The Arab World is writing a new future; the pen is in our own hands.—Abdallah II of Jordan
In a move that really isn’t all that terribly surprising, Italian designers Dolce & Gabbana introduce their first abaya collection on Style.com/Arabia yesterday, making them the first major Italian design house to directly embrace the growing Arab market. The label, which has focused heavily on themes involving family the past two seasons, has created a line of lightweight abayas and hijabs that invoke some of the themes from their spring/summer ready-to-wear line while maintaining the dress code required for public wear by many Muslim women.
Putting all politics aside, which one should do as often as possible, the Arab market is one the fashion industry as a whole, and the luxury labels in particular, have ignored far too long. There aren’t that many people still alive who remember when Arab fashion was every bit as strong and attractive as that of the West and Arab women have long been customers of luxury handbags and shoes. This is a vital piece of the market and it is growing.

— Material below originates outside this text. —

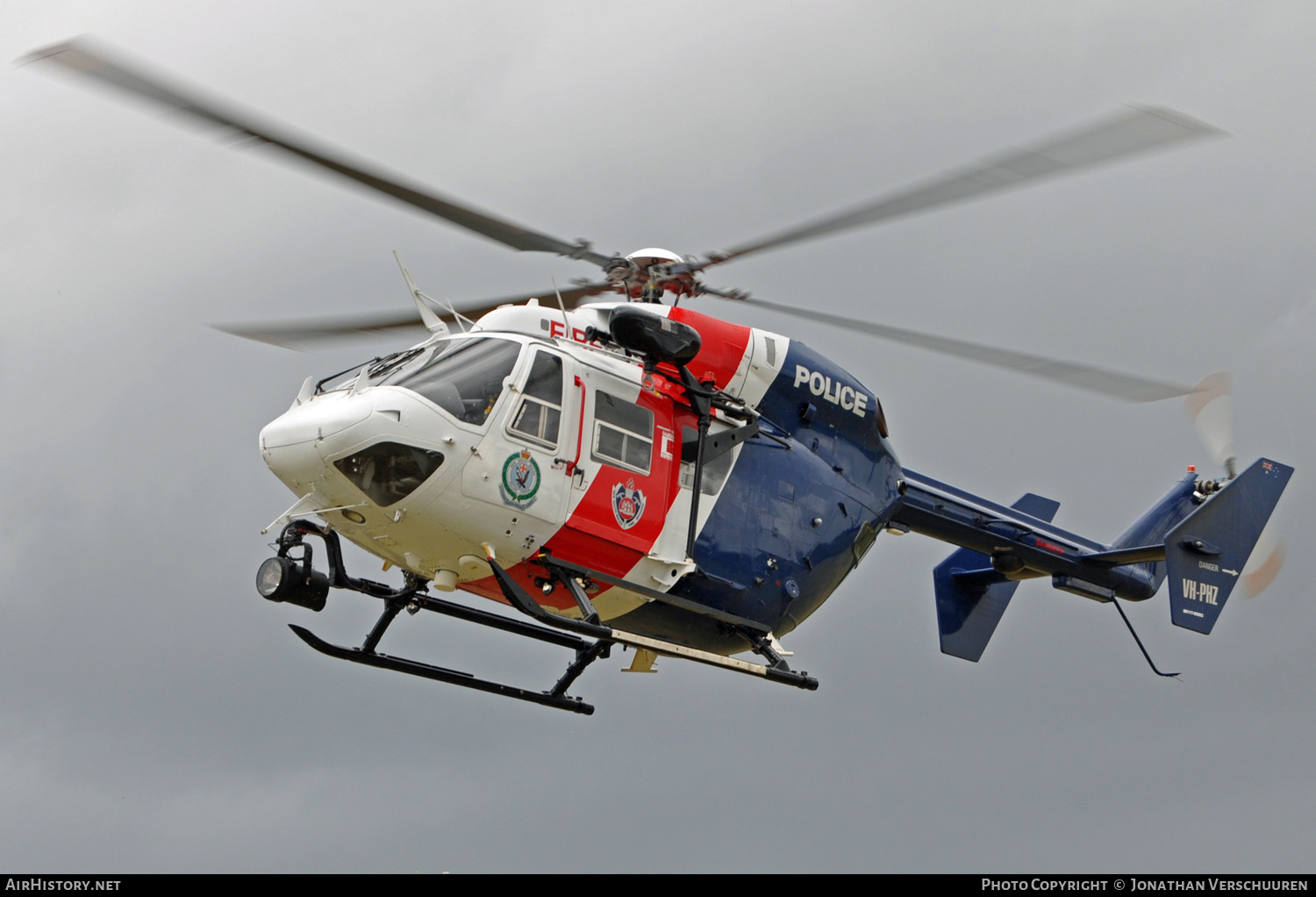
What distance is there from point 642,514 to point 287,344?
4057 mm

Expect every other luxury house in Europe to be watching to see just how well this special collection sells. Even before matters in Syria and Saudi Arabia reached their current levels of tension, the Arab clothing market was growing. Thomas Reuters estimates that the Arab clothing market will reach somewhere around $484 billion by 2019. That prediction was based on pre-exodus numbers, though, and as millions of refugees flee to Western countries and begin to take up residence there, it is not unreasonable to expect that number to grow even higher. Whether the majority will retain traditional clothing or assimilate to Western fashion is anyone’s guess at this point, but many fled with only the clothes on their back so they will definitely be strong wardrobe consumers in the coming years.
Be aware, this isn’t the first time the Arab community has gotten some attention from a major designer. Tommy Hilfiger and Donna Karan (through her DKNY brand) have previously done capsule collections directed toward this market, as have a couple of other designers. What makes this important is that none of the previous brands have carried the weight or attention that Dolce & Gabbana do. The duo is a critical player in the whole Made in Italy campaign. Should Dolce & Gabbana do well with this Arab line, don’t be surprised if others such as Prada and possibly even Armani follow suit.
This is overdue. Fashion has ignored the Arab world for far too long and I’m idealistic enough to believe that the industry has the ability to mend some of the bridges that politicians so carelessly burn. The collection is quite attractive. We hope this goes very well and that others follow quickly.